• Problem requirements:
Quote every entry word for word.

• Input material:

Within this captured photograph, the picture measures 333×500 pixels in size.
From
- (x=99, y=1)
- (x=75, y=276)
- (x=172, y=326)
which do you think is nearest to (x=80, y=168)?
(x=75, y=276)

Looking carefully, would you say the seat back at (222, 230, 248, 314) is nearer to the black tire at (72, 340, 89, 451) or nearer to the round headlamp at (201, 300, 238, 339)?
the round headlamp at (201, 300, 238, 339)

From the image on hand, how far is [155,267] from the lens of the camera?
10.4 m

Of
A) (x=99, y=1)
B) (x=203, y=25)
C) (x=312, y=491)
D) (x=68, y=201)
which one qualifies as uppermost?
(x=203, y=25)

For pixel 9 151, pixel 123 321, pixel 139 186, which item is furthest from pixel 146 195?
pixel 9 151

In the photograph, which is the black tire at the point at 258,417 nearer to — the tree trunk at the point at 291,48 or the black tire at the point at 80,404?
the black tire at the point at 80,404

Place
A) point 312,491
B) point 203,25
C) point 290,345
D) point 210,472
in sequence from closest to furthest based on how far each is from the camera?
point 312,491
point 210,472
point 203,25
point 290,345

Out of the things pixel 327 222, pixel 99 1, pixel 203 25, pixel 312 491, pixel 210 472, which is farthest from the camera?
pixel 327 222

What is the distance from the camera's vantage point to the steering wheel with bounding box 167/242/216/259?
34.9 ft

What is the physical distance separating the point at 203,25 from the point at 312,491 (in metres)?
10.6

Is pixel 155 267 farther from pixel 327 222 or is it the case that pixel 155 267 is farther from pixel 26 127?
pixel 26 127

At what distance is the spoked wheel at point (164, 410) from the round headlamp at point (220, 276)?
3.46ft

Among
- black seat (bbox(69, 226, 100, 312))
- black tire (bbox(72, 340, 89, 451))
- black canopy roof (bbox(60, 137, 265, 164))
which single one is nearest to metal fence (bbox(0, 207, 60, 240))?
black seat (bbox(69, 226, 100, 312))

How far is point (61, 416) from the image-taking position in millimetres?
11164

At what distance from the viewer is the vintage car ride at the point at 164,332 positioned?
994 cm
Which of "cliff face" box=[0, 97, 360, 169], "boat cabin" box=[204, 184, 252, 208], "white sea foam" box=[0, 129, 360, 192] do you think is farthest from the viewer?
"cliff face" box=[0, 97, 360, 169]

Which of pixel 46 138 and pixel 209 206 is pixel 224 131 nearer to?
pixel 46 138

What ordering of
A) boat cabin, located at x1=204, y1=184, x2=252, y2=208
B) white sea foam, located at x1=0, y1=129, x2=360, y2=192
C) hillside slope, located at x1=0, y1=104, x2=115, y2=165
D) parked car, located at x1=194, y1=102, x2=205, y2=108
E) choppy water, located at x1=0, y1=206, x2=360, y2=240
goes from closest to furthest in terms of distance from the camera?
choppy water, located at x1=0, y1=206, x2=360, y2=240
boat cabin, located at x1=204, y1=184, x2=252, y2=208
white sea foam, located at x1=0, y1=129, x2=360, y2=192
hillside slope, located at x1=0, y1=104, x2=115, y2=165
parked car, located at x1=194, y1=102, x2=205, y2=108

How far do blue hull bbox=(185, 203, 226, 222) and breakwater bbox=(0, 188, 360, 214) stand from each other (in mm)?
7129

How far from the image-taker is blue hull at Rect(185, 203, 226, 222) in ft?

• Solution for this task:
Within this captured photograph, the picture measures 333×500 pixels in size.
From
- (x=99, y=1)
- (x=75, y=276)
- (x=172, y=326)
which do you think is nearest to (x=80, y=168)?
(x=75, y=276)

Looking carefully, would you say the seat back at (222, 230, 248, 314) is nearer to the black tire at (72, 340, 89, 451) or nearer to the round headlamp at (201, 300, 238, 339)?
the round headlamp at (201, 300, 238, 339)

From the image on hand, how far is [155,267] from the lens of the camera?
10.4 m

Of
A) (x=99, y=1)
B) (x=203, y=25)
C) (x=312, y=491)
D) (x=68, y=201)
which one qualifies as uppermost?
(x=203, y=25)

For pixel 9 151, pixel 123 321, pixel 139 186, which item is furthest from pixel 146 195?
pixel 9 151

In the photograph, which is the black tire at the point at 258,417 nearer to — the tree trunk at the point at 291,48 or the black tire at the point at 80,404?
the black tire at the point at 80,404

Place
A) point 312,491
B) point 203,25
C) point 290,345
D) point 210,472
in sequence from closest to furthest based on how far each is from the camera?
point 312,491
point 210,472
point 203,25
point 290,345

Out of the things pixel 327 222, pixel 99 1, pixel 203 25, pixel 312 491, pixel 210 472, which is farthest from the camera?
pixel 327 222

What is the distance from the camera's vantage point to the steering wheel with bounding box 167/242/216/259?
34.9 ft

What is the physical distance separating the point at 203,25 from the point at 312,491 (in metres)?
10.6

Is pixel 155 267 farther from pixel 327 222 or is it the case that pixel 155 267 is farther from pixel 26 127?
pixel 26 127

At what distance is the spoked wheel at point (164, 410) from the round headlamp at point (220, 276)?
3.46ft

Among
- black seat (bbox(69, 226, 100, 312))
- black tire (bbox(72, 340, 89, 451))
- black canopy roof (bbox(60, 137, 265, 164))
which single one is nearest to metal fence (bbox(0, 207, 60, 240))?
black seat (bbox(69, 226, 100, 312))

How far is point (61, 416) from the image-taking position in millimetres?
11164

At what distance from the viewer is the vintage car ride at the point at 164,332 positioned?
994 cm
Which of "cliff face" box=[0, 97, 360, 169], "boat cabin" box=[204, 184, 252, 208], "white sea foam" box=[0, 129, 360, 192] do you think is farthest from the viewer?
"cliff face" box=[0, 97, 360, 169]

Which of pixel 46 138 and pixel 209 206 is pixel 224 131 nearer to?
pixel 46 138

What ordering of
A) boat cabin, located at x1=204, y1=184, x2=252, y2=208
B) white sea foam, located at x1=0, y1=129, x2=360, y2=192
C) hillside slope, located at x1=0, y1=104, x2=115, y2=165
D) parked car, located at x1=194, y1=102, x2=205, y2=108
E) choppy water, located at x1=0, y1=206, x2=360, y2=240
goes from closest to furthest in terms of distance from the camera?
choppy water, located at x1=0, y1=206, x2=360, y2=240
boat cabin, located at x1=204, y1=184, x2=252, y2=208
white sea foam, located at x1=0, y1=129, x2=360, y2=192
hillside slope, located at x1=0, y1=104, x2=115, y2=165
parked car, located at x1=194, y1=102, x2=205, y2=108

How far do blue hull bbox=(185, 203, 226, 222) and breakwater bbox=(0, 188, 360, 214) stand from each other (in mm)?
7129

How far from the image-taker is blue hull at Rect(185, 203, 226, 222) in ft?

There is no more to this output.